# Allroad rear deck spoiler



## kmcmullen (Aug 15, 2013)

I am about to order a 2014 Allroad. The order selection sheet shows the rear deck spoiler as a $580 option. I have questioned two dealers and neither seemed to know if it really was optional, or if the charge is to paint it to match the rest of the car.
I have not been able to find a single Allroad advertised without the spoiler, nor have I been able to find a single one that the paint on it did not match the car. So sounds like a mandatory "option". 
Wondering what would happen if I simply don't order it. ( On dealer said the spoiler was standard and paint optional). Planning Ibis white with Titanium gray, with most all the options.


----------



## spl1011 (Jul 4, 2012)

Wow... for as much looking, researching and obsessing I have done over the year and a half of purchasing and owning my allroad I have never noticed this option nor do I have any idea what it is for! Wow... Im going to do more google searches and see if I can find something.

I know there is a different spoiler for the RS4 avant in Europe. Not sure if there is a different for an S4 avant but I would imagine the deck lid spoiler option is one of those.

Another allroad owner in another forum installed an RS4 deck lid spoiler. Looks nice.
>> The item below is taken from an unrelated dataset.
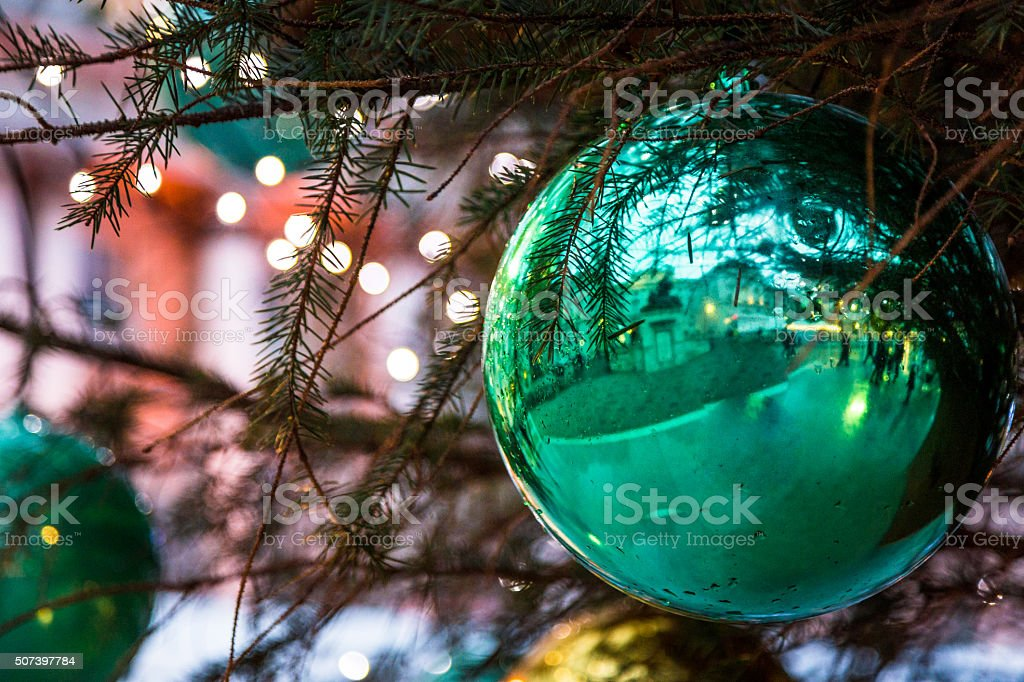 London Ice Skating Rink Reflected in a Green Christmas Bauble stock photo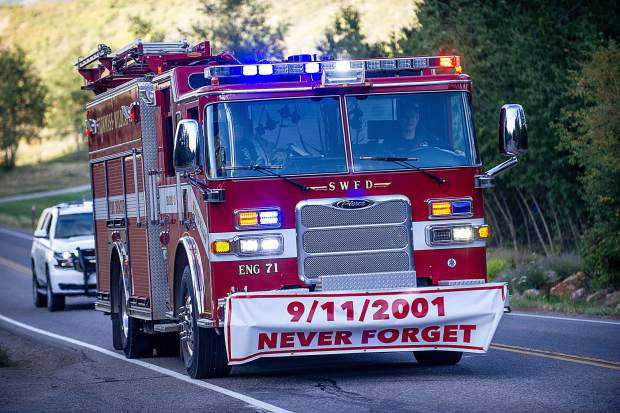 The Snowmass fire engine brings up the rear at the 3rd annual Axes and Arms 9/11 climb on Brush Creek Road in Snowmass on Tuesday night.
Im going to keep searching.


----------



## spl1011 (Jul 4, 2012)

Okay I perhaps found the issue.
At least respect to the 2013 guide I came across two versions. One dated 4/6/2012 and another 5/16/2012. The 4/6 version shows the deck lid spoiler option. The 5/16 version no longer shows it.
Perhaps the 2014 version is the wrong country or outdated. But still, I don't know what that option "looks like".


----------



## kmcmullen (Aug 15, 2013)

Well, my dealer found that none of their 2013 or 2014 allroads were ordered with rear deck spoiler, and all came with it, not listed on invoice and no charge, so that is what I went with. Spec, order is expected between Thanksgiving and Dec. 2.


----------



## eskimo87 (Sep 11, 2013)

Love to see pictures of it installed


----------



## kmcmullen (Aug 15, 2013)

eskimo87 said:


> Love to see pictures of it installed


I have yet to see an Allroad without the rear spoiler. I did find a couple 2014's on the E Coast last week with the spoiler charge on the invoice. That was the first I had seen that charge.


----------